Even in the currently strapped financial situation, temporarily charging admission to the museum and memorial has never been an option, Piotr Cywiński, director of the Auschwitz Memorial Site and Museum, told the German Catholic news agency KNA. "However, many programs and investments have had to be withdrawn or postponed to the future."
The museum is placing its hopes on a voluntary donation system. Visitors can donate a sum they deem appropriate after attending the museum and walking the grounds of the former Auschwitz-Birkenau concentration camp. Sales of the museum's publications also go towards funding operations.
The leftovers of concentration camp prisoners: each of these suitcases has been carefully restored and archived
Preservation equals future remembrance work
During the past months of closure, costs also mounted through restoration and urgently needed maintenance work. 155 buildings and 300 ruins are located on the memorial site. "Landscaping and gardening have to be maintained on the grounds," said Heubner. "You can't close it down and let nature take its course. The 170 hectares (420 acres) of Auschwitz-Birkenau are a very damp area, which means that the foundations of the remaining barracks must be continually repaired so that they do not collapse. "
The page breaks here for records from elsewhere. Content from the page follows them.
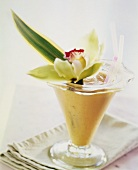 Pineapple and coconut shake with floral decoration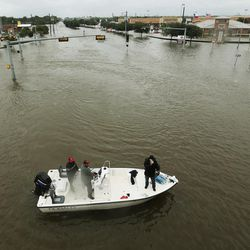 Volunteers search for stranded victims during Tropical Storm Harvey in Houston on Tuesday, Aug. 29, 2017.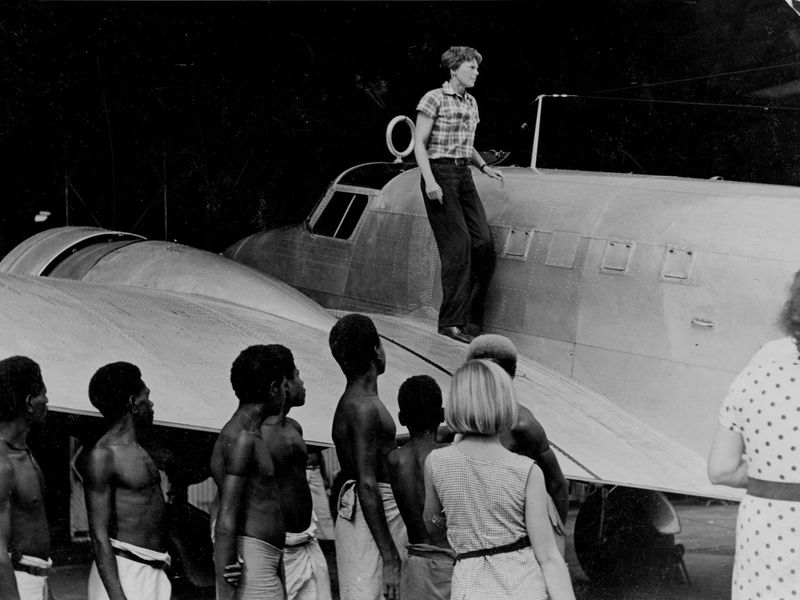 Amelia Earhart on the wing of her plane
There is another reason to keep everything carefully preserved for the future. "It is the scene of the crime where their loved ones, their families and many people were killed. This is their cemetery," stressed Heubner, who has worked closely with former Auschwitz prisoners for decades. "For Holocaust survivors worldwide, it is a place that must not disappear from the face of the earth so that humankind can remember what happened there."
Online visits cannot replace on-site experience
Across the globe, museums have meanwhile gone online. Virtual tours, digital concerts, public discussions and various innovative formats make virtual, no-travel visiting possible. But for a historically charged place like Auschwitz, a UNESCO World Heritage Sitesince 1979, this is no alternative.
"Despite all the emotional professionalization via internet messages and in the social media we've experienced during these many weeks of the coronavirus pandemic," said Heubner, "we still realize that digital messages ultimately cannot replace the interpersonal connection, the intimacy between people, and the look of horror people share when standing on the grounds of Auschwitz."
Heubner also points to the personal interaction and encounters between the generations going on for decades at the International Youth Meeting Center in Oświęcim, which underscores the work of the memorial. For instance, trainees and young managers from the automobile manufacturer Volkswagen and other German companies travel there each year for educational programs.
A visit to Auschwitz leaves its mark
Upon Heubner's invitation, rappers Kollegah and Farid Bang, who had caused a scandal with a flippant song line referencing Auschwitz, visited the memorial site in 2018 and were visibly shaken. "And that is why this memorial, like all museums at actual historical sites, will continue to play a very important role in the future," he concluded.
In 2019, the German government paid another 60 million euros ($67 million) into the Auschwitz-Birkenau Foundation's capital stock. "Germany fully stands by its historical responsibility," German authorities declared before Chancellor Angela Merkel's visit to Auschwitz in December.
Heubner nonetheless fears further serious financial losses for the museum due to a lack of visits by school classes and youth groups from all over the world. "At this point, it is still difficult to estimate for 2020, but for 2021, the number of visitors is expected to drop by a quarter."